Social Security COLA rates are calculated based on changes in the Consumer Price Index for Urban Wage Earners and Clerical Workers (CPI-W) during the third quarter of the year. When the CPI-W rises from one year to the next, Social Security benefits increase the following year. When the CPI-W falls or stays the same, Social Security benefits stay the same.

Fortunately, Social Security recipients don’t have to worry about their benefits going down because of falling inflation. They can only go up. But even if Down are rising, but these increases often do not allow seniors to maintain purchasing power from year to year.

The problem is that while the CPI-W can be a useful economic tool in its own right, it’s not the most appropriate tool for measuring Social Security COLA rates. And all we need to do is think about what the CPI-W measures to understand why.

The CPI-W focuses on expenses that working-age Americans living in urban areas tend to face. However, Social Security recipients are largely retirees who do not work. In addition, many Social Security recipients do not live in urban areas because they do not need proximity to jobs.

Because of these factors, the CPI-W does not adequately capture the costs that Social Security recipients typically face.
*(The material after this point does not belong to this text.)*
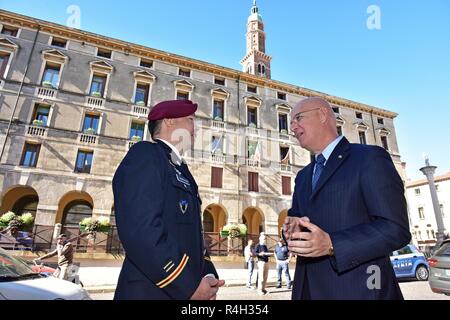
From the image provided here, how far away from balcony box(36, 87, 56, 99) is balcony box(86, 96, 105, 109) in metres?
2.05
It also does not emphasize senior-related expenses, such as health care, that consume a significant portion of retirees’ Social Security income.

That’s why advocates have long pushed for a better way to calculate Social Security COLA rates—using the Consumer Price Index for the Elderly, or CPI-E. A rate focused on older Americans is more likely to lead to COLA rates that provide more benefits.
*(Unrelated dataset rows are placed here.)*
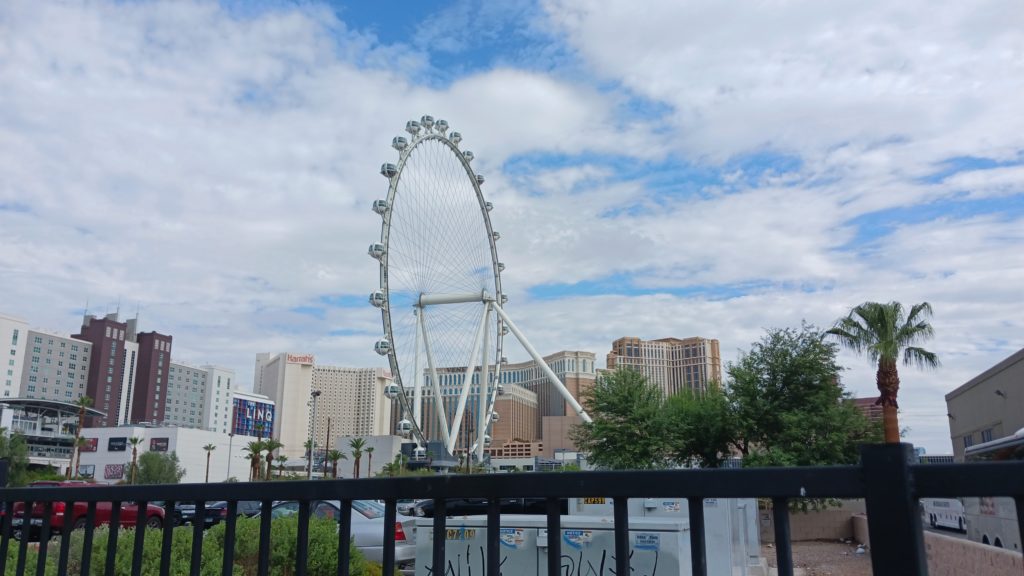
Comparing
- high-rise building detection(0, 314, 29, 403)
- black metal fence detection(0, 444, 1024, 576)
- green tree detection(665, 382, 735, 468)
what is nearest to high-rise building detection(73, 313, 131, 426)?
high-rise building detection(0, 314, 29, 403)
But while we may see a change in the way Social Security COLAs are calculated in the future, it won’t happen in time for 2025. As a result, seniors may find that next year’s COLA won’t let them down to some extent.

Let’s hope that the situation will change in the future

It may be too late to give seniors access to Social Security’s more generous and impactful COLA rate in 2025. But don’t assume such a change won’t happen eventually.

For now, seniors on Social Security should know that the estimated COLA for 2025 is 2.5%. However, that number could go up or down slightly by October 10.

Whether a COLA of this size will be beneficial to seniors will depend on how inflation plays out in the coming months. Either way, a major change in the way these increases are calculated is needed. Until that happens, seniors should try to be less dependent on Social Security COLAs.

A good way to do this is to find ways to generate income, whether passively through investments or actively by joining the gig economy. Either of these steps could ease the pressure on those COLAs and lead to less financial stress when they’re overwhelmingly tight.